What's the easiest way to write an effective will?

May 17, 2020 Author so much 0

Author: attorney Justyna Plewińska

If you have a pen and paper, you have sufficient resources to draw up a will. You do not need to go to a notary, office or court to prepare a will. You also do not need to have any witnesses accompanying you to make your will. However, there are several important conditions that must be met in order for a will not to be challenged.

1. Testament title: Testament, Last Will, In Case of Death, etc.

2. A will must be entirely handwritten

Starting from the date, place of preparation, ending with the signature. A will cannot be e.g. written on a computer, printed and signed - then it will be invalid!

The letter constituting the content of the will may be - in the event of a conflict of heirs - subject to the expert's analysis of its authenticity, therefore it is advisable that future heirs should have or have knowledge of where to look, for example, for official documents containing a sample of the testator's letter, necessary for comparison by an expert.

3. The signature of the testator

The testator must sign under the will. It is important that everything that the testator wants to express in the content of the will is above its signature - the signature is the end of the testator's will and what is under it is not part of the will. Therefore, if the testator wants to add a post scriptum (PS.), It is better to place it above the signature. If, nevertheless, the additional content was signed by the testator, it should be re-signed and it is best to include the date on which this content appeared.

4. Date of the will

The lack of a date will not, as a rule, result in the invalidity of the will, but the dateing of the will will make it easier for the heirs to conduct the inheritance case in the event of doubts that may arise in its course. Namely, the date on the will allows us to assess whether the testator was able to draw it up at the time of writing (for example, whether he was suffering from an illness excluding his / her awareness at that time), whether a given will is the testator's last will, or whether there were other later wills which the testator used to do. he changed his last will.

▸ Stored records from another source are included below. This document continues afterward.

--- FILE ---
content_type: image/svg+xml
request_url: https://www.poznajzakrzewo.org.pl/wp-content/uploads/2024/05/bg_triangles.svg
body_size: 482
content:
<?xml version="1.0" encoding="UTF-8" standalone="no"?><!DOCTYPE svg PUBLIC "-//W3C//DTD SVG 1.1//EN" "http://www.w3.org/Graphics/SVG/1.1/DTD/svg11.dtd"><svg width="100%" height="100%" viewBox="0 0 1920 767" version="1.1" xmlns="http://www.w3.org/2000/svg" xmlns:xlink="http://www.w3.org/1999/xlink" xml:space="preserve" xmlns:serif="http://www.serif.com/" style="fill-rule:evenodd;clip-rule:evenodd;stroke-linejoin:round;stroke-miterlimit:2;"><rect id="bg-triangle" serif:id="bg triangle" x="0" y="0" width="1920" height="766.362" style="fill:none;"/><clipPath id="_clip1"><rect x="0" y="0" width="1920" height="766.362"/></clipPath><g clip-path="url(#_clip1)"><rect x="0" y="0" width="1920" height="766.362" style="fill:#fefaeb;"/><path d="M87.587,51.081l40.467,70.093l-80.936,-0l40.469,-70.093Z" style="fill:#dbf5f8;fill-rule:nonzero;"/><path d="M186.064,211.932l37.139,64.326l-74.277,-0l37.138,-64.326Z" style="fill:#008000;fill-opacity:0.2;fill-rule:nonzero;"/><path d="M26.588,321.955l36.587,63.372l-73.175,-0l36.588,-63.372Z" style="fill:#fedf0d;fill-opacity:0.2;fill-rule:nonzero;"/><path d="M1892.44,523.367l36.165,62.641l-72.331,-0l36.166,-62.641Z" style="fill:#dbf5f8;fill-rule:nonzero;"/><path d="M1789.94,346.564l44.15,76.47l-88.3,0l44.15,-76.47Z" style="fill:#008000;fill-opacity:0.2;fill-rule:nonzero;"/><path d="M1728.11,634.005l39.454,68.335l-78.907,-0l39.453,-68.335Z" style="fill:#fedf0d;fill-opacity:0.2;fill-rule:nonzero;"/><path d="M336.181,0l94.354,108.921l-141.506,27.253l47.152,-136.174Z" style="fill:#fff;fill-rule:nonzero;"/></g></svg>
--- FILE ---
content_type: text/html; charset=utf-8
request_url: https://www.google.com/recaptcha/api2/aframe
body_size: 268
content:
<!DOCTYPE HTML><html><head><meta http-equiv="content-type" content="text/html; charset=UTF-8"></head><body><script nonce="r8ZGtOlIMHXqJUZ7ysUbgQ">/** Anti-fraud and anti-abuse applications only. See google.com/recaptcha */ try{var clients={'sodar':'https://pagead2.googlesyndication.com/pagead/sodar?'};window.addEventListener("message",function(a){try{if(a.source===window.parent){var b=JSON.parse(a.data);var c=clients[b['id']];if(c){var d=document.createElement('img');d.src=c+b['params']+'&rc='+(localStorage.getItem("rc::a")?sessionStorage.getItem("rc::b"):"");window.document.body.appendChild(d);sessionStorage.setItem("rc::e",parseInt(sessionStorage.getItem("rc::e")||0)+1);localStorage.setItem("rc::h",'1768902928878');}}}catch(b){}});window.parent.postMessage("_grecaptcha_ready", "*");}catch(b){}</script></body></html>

Therefore, if the absence of a date on the will does not raise doubts as to the mutual relationship of the wills as to the testator's ability to make a will, as to the content of the will itself, the absence of a date will not result in its nullity. As a precaution, it is better to include the date.

5. A will should be drawn up from the beginning to the end by one testator.

Sometimes spouses make a joint will, which is not correct practice - it is not valid.

It should be emphasized that the will may be changed or canceled at any time. The testator may revoke a will by destroying the will or writing on the will that it is revoked in its entirety. Moreover, when making a new will (without destroying or referring to the old will), the previous one is automatically canceled - but the provisions of the previous will that cannot be reconciled with the content of the new will are canceled.

It should be pointed out that the easiest and "cheapest" way for future heirs is to indicate in the will that, for example, "I appoint my wife Anna Nowak to the entire inheritance", "I leave half of the inheritance to my wife Anna Nowak and the other half to my grandson Adam Nowak". I emphasize the above, because indicating in the content of the will that specific items from the testator's property are to be given to specific heirs is complicated and may cause difficulties during the inheritance case, e.g. doubts may arise as to who was to be the heir and who was the legatee, it may be necessary to appoint an expert who will have to evaluate the value of the components of the items enrolled in specific individuals.

It should be added that in a will it is possible to disinherit statutory heirs. We will write how to do this in a separate post.

A will can also be drawn up by expressing one's will, e.g. orally in the office towards the head of the commune head, there are also the so-called special wills and, above all, wills in the form of a notarial deed. The form of a notarial deed is often assumed to be the safest form of making a will - such a will is more difficult to challenge, because it is drawn up by a person of public trust, and moreover, the notary maintains such a will in his office and can issue copies of it without restrictions, so do not be afraid, that the will will be lost or destroyed. It should be noted, however, that when it comes to the content of the will, the testator, not the notary, decides about it, and if the testator wants to protect his heirs from possible problems, it is better to consult the content of the will, e.g. with a lawyer.